Feeling Stuck? How to Move Forward with Big Life Choices
One of the most common things I hear in my therapy practice goes something along the lines of this: "I feel stuck. I just don't know what to do or how to make choices about [fill in the blank about career, relationships, life choices in general]. What do I do? How do I get unstuck?"
Does this feel familiar? Maybe you've been wrestling with a question for a few weeks or a few years now, turning choices over and over and over like:
- Is he the one?
- Do I really want to stay in this career field?
- Do I really want to settle where I'm living now?
I have huge compassion for feeling stuck and not able to make a choice about something you dearly – maybe even urgently – want or need to. I've been there many times myself. Feeling stuck is an often painful, vulnerable, frustrating, and vitality-draining place to be.

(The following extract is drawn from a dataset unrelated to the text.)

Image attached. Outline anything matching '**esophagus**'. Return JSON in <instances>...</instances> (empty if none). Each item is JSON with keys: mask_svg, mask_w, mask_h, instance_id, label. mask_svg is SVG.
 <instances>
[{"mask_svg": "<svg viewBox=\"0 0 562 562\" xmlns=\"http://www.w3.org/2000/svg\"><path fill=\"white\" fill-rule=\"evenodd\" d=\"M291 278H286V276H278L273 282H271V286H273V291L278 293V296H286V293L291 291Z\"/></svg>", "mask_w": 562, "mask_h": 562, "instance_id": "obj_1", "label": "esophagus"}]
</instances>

I particularly love working with therapy and coaching clients when they're in this place, gently holding them through the pain and struggle and helping them to shift their "stuckness" and arrive at choices, insights, and decisions that feel true, tolerable, and enlivening for each of them.
Today I want to share some of these same nitty-gritty realities, reframes, and inquires I use with my clients when they're feeling stuck (the very things I wish someone had shared with me a few years back!) to help you if you have been feeling stuck, torn, on-the-fence, indecisive, or resistant to making choices somewhere in your own life.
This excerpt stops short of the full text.